- **Text data in caption style**
● ● ●

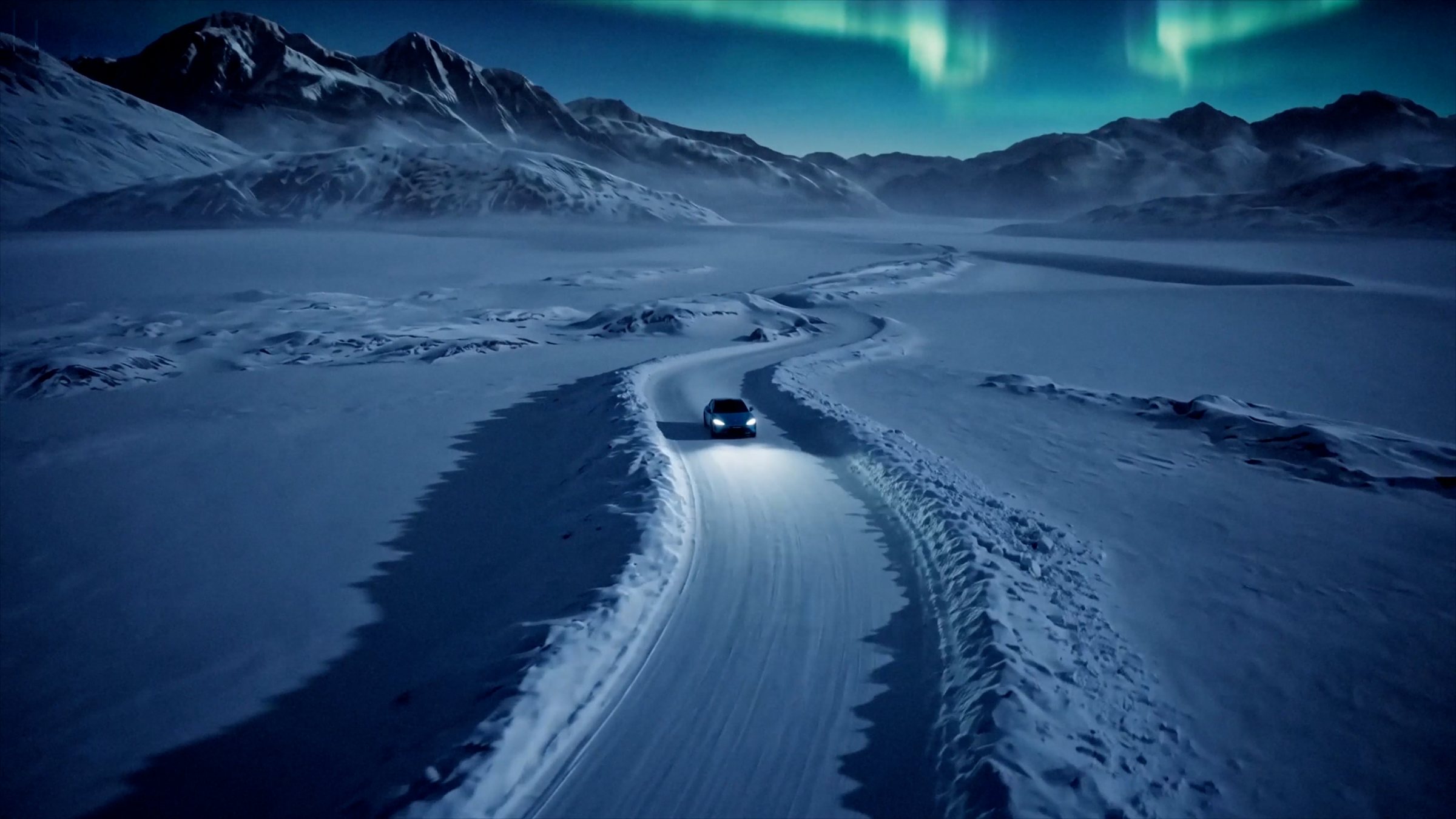 Wagon on a snow road under the aurora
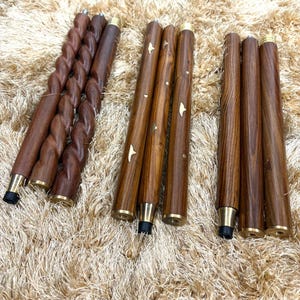 May include: A collection of wooden furniture legs in various designs. Some legs have a twisted rope design, while others are straight with brass accents and star-shaped inlays. The legs are a rich brown color and have black rubber feet.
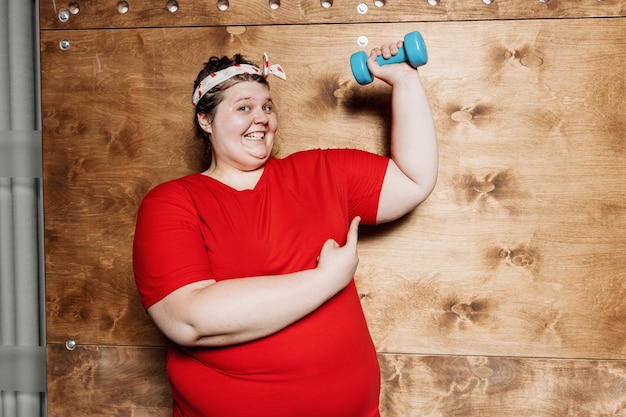 Divertente donna sovrappeso vestita con abiti sportivi e con una benda sulla testa si allena con manubri sullo sfondo di una parete di legno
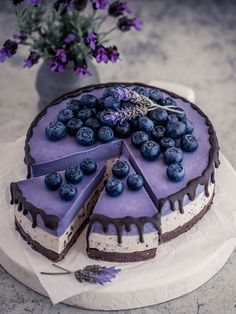 a cake with blueberries on top and purple flowers in the backgroung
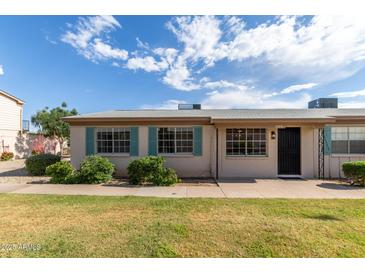 Charming single-story home featuring blue shutters and well-manicured landscaping at 849 N Revere -- # E, Mesa, AZ 85201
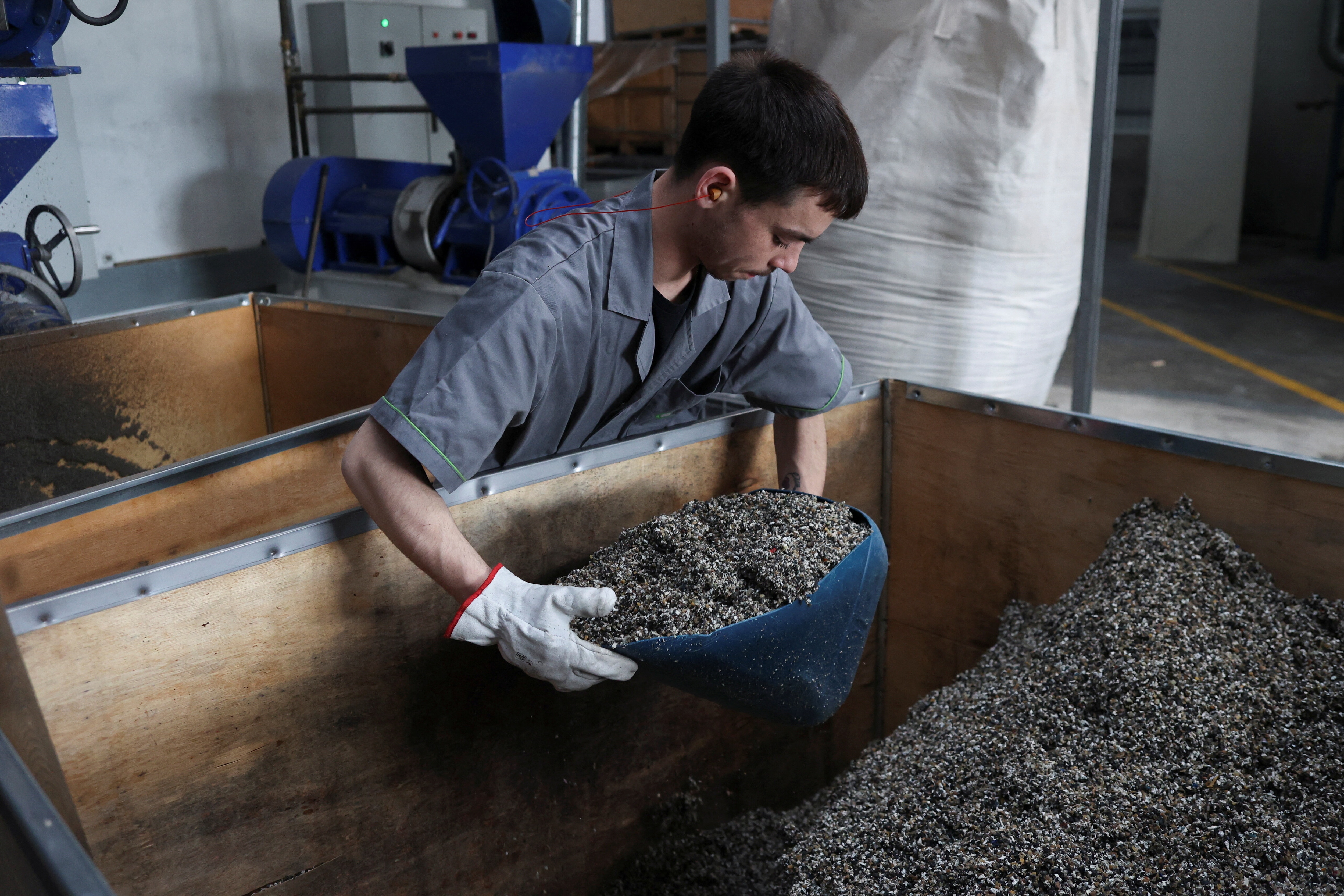 A man holds a tray with recycled material in a factory in Guimaraes, Portugal, February 24, 2023. REUTERS/Pedro Nunes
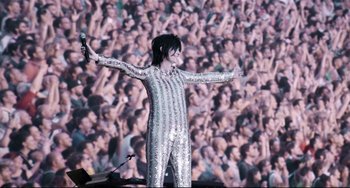 Movie still from “A Bigger Splash” (2015), directed by Luca Guadagnino – A woman in a silver outfit holding a microphone in front of a crowd; Wide shot, Low angle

● ● ●

- **TO DO**
Quote the text of all seven records above word for word, leaving out the pictures.

- **WRITTEN RESPONSE**
 Wagon on a snow road under the aurora
 May include: A collection of wooden furniture legs in various designs. Some legs have a twisted rope design, while others are straight with brass accents and star-shaped inlays. The legs are a rich brown color and have black rubber feet.
 Divertente donna sovrappeso vestita con abiti sportivi e con una benda sulla testa si allena con manubri sullo sfondo di una parete di legno
 a cake with blueberries on top and purple flowers in the backgroung
 Charming single-story home featuring blue shutters and well-manicured landscaping at 849 N Revere -- # E, Mesa, AZ 85201
 A man holds a tray with recycled material in a factory in Guimaraes, Portugal, February 24, 2023. REUTERS/Pedro Nunes
 Movie still from “A Bigger Splash” (2015), directed by Luca Guadagnino – A woman in a silver outfit holding a microphone in front of a crowd; Wide shot, Low angle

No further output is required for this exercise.